*** DOCUMENT SEGMENT ***
Thread

Re: [PATCH] Fix overflow and underflow in regr_r2()

Dean Rasheed <dean.a.rasheed@gmail.com> — 2026-05-16T20:34:25Z
On Sat, 16 May 2026 at 19:43, Tom Lane <tgl@sss.pgh.pa.us> wrote:
>
> Dean Rasheed <dean.a.rasheed@gmail.com> writes:
> > On Sat, 16 May 2026 at 17:45, Tom Lane <tgl@sss.pgh.pa.us> wrote:
> >> One simple change that might make things better is to compute
> >>      PG_RETURN_FLOAT8((Sy - Sx * (Sxy / Sxx)) / N);
> >> on the theory that the sums of products are likely to both be large.
>
> > Hmm, that isn't necessarily better.
>
> True.  We could do something like
>
>         (Sy - exp(log(Sx) + log(Sxy) - log(Sxx))) / N
>
> but this'd require additional special-case code to deal with zero
> or negative Sx and Sxy, so it's feeling rather tedious.

I just had a thought: a simpler (and probably faster and more
accurate) solution would be to use frexp() and ldexp(), which are both
part of C99, so ought to be OK.

I don't think we can ignore underflow, because Sy might be exactly
zero, in which case the second term gives the whole result.

So, in rough terms, I'm thinking of something like this:

  offset = Sx * Sxy / Sxx
  if (offset == 0 || isinf(offset))
  {
    double m_Sx, m_Sxy, m_Sxx, m_offset;
    int n_Sx, n_Sxy, n_Sxx, n_offset;

    m_Sx = frexp(Sx, &n_Sx);
    m_Sxy = frexp(Sxy, &n_Sxy);
    m_Sxx = frexp(Sxx, &n_Sxx);

    m_offset = m_Sx * m_Sxy / m_Sxx;
    n_offset = n_Sx + n_Sxy - n_Sxx;
    offset = ldexp(m_offset, n_offset);
  }

  PG_RETURN_FLOAT8((Sy - offset) / N);

Regards,
Dean
*** End of DOCUMENT SEGMENT ***
TASK REQUIREMENTS:
1. Answer these questions from the regr_r2() thread:
(a) Which two C functions does Dean suggest using?
(b) Why, according to Dean, can underflow not be ignored?
(c) What would the exp()/log() approach need, according to Tom Lane?
2. Reproduce the regr_r2() thread word for word from "I just had a" up to and including "0 || isinf(offset))".
*** INFORMATION SUPPLIED ***
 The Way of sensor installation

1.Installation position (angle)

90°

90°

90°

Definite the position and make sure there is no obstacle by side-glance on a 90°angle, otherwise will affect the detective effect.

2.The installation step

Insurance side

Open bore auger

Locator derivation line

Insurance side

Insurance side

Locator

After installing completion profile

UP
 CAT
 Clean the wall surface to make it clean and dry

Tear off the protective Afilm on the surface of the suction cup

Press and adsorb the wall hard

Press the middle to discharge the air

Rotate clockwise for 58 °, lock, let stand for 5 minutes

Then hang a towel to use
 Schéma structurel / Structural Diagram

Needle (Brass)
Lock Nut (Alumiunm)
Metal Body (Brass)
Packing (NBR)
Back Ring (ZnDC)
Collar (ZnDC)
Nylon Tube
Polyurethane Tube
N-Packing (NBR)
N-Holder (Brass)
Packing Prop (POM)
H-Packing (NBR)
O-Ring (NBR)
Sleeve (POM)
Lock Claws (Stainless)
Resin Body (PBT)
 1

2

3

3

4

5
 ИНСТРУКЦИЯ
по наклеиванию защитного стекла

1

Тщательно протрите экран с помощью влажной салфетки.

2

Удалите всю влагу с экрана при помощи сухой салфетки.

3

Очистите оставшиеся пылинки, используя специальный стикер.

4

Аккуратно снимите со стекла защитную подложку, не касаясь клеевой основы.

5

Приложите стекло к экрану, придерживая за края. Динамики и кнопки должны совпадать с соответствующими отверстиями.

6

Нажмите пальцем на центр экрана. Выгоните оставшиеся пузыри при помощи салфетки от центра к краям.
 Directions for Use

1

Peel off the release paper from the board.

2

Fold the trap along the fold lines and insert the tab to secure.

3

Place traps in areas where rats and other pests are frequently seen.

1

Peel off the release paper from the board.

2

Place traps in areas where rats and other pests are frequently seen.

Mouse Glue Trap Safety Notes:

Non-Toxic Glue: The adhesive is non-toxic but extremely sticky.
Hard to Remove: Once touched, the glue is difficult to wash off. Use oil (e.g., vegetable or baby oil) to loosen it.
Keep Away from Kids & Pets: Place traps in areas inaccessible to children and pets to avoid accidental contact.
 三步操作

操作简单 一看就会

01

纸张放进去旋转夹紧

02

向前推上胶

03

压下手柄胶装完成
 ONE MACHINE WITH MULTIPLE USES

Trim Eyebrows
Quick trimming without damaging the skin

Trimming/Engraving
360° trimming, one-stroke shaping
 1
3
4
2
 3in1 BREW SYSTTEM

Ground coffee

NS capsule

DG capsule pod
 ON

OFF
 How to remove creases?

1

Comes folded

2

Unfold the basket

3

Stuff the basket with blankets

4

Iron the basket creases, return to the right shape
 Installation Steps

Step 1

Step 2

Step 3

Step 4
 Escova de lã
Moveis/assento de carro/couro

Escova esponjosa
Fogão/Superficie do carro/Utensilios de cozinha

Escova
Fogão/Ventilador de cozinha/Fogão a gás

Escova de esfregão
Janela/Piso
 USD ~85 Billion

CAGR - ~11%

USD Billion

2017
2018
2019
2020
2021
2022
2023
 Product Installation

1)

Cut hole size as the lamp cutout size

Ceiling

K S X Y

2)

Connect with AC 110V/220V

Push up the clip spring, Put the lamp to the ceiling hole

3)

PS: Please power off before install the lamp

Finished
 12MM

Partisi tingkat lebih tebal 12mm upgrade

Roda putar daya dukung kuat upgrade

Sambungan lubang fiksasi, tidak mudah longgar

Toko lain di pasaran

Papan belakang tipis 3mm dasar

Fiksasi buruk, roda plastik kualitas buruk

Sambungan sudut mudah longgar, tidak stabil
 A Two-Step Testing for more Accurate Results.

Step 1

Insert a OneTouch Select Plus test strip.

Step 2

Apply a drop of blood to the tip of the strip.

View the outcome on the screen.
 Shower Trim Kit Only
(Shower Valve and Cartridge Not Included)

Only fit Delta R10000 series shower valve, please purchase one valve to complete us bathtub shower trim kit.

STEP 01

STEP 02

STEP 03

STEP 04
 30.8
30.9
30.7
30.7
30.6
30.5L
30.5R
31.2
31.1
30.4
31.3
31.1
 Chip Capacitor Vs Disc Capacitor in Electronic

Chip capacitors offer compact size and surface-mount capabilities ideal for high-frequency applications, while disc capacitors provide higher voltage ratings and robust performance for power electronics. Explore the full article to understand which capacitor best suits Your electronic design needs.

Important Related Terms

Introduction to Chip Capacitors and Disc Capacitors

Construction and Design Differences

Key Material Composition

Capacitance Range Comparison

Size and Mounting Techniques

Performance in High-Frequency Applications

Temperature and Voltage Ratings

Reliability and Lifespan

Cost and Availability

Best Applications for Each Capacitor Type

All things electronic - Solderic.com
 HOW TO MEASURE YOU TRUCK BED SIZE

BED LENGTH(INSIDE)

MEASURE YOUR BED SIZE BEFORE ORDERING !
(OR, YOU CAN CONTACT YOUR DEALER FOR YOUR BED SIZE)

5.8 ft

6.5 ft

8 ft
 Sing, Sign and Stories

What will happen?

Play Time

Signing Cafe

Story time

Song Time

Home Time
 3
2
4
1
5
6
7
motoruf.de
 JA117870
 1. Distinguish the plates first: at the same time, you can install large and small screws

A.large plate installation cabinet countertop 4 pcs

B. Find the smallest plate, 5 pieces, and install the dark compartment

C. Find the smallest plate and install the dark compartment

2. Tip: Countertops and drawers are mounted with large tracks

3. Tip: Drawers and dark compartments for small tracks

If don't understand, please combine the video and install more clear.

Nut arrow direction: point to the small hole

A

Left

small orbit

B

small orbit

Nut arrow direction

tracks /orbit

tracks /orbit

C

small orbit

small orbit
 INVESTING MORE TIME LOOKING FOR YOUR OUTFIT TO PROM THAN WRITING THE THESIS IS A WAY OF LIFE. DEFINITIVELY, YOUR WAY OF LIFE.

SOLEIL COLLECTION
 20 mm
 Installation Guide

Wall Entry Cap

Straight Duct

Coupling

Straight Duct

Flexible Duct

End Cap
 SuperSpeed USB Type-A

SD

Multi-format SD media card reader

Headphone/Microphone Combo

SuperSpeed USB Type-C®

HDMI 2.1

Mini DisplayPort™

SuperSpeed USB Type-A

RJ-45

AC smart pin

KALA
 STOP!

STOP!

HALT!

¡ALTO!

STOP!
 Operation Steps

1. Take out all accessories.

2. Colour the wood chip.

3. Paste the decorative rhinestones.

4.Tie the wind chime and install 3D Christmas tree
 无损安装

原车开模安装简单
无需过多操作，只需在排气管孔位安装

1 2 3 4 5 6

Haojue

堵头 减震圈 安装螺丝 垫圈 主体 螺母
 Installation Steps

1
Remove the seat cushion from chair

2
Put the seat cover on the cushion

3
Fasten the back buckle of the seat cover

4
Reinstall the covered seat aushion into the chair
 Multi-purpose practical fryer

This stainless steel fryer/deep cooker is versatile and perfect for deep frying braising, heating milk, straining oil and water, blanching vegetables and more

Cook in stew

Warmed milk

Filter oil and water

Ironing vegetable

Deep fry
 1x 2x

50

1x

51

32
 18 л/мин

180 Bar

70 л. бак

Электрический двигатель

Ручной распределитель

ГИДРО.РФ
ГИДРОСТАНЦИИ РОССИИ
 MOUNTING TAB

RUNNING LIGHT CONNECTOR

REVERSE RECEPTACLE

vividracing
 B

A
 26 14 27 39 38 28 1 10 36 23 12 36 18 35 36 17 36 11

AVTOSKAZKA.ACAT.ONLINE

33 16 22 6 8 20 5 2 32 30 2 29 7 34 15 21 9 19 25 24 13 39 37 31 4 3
*** End of INFORMATION SUPPLIED ***
EXERCISE RESPONSES:
1.
(a) frexp() and ldexp().
(b) Sy might be exactly zero, and then the second term gives the whole result.
(c) It would need additional special-case code to deal with zero or negative Sx and Sxy.

2.
I just had a thought: a simpler (and probably faster and more
accurate) solution would be to use frexp() and ldexp(), which are both
part of C99, so ought to be OK.

I don't think we can ignore underflow, because Sy might be exactly
zero, in which case the second term gives the whole result.

So, in rough terms, I'm thinking of something like this:

  offset = Sx * Sxy / Sxx
  if (offset == 0 || isinf(offset))